+++ RECORD EXTRACTS +++

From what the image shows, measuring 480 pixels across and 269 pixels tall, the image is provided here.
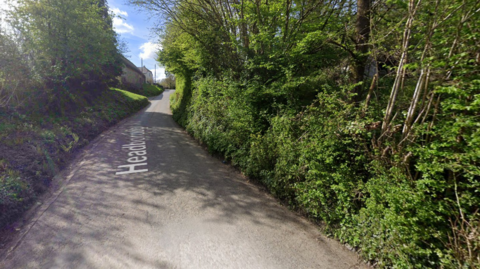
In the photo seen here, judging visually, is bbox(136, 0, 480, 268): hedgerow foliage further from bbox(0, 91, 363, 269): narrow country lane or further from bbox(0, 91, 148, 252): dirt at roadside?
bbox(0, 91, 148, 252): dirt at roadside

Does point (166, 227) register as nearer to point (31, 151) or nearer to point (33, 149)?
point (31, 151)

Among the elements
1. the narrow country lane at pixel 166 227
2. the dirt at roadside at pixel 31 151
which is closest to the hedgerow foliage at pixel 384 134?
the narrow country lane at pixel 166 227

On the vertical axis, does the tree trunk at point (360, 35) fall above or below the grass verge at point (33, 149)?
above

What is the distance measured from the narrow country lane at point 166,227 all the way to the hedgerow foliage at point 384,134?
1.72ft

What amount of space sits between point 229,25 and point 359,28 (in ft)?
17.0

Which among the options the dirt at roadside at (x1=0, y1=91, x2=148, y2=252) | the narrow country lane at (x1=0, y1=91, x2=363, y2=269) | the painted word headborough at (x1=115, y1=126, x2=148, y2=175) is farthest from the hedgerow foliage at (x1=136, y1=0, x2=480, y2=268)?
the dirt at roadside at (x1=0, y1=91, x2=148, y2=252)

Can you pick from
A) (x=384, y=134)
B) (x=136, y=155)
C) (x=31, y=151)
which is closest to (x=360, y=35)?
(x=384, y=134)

+++

### WORK REQUIRED
Quote word for word the stretch of lines from the one containing "What amount of" through the final line, including both ends.

### FULL ANSWER
What amount of space sits between point 229,25 and point 359,28 (in ft)?
17.0

Which among the options the dirt at roadside at (x1=0, y1=91, x2=148, y2=252) | the narrow country lane at (x1=0, y1=91, x2=363, y2=269) | the painted word headborough at (x1=115, y1=126, x2=148, y2=175) is farthest from the hedgerow foliage at (x1=136, y1=0, x2=480, y2=268)?
the dirt at roadside at (x1=0, y1=91, x2=148, y2=252)

Can you pick from
A) (x=384, y=134)
B) (x=136, y=155)
C) (x=31, y=151)
which is closest to (x=360, y=35)?
(x=384, y=134)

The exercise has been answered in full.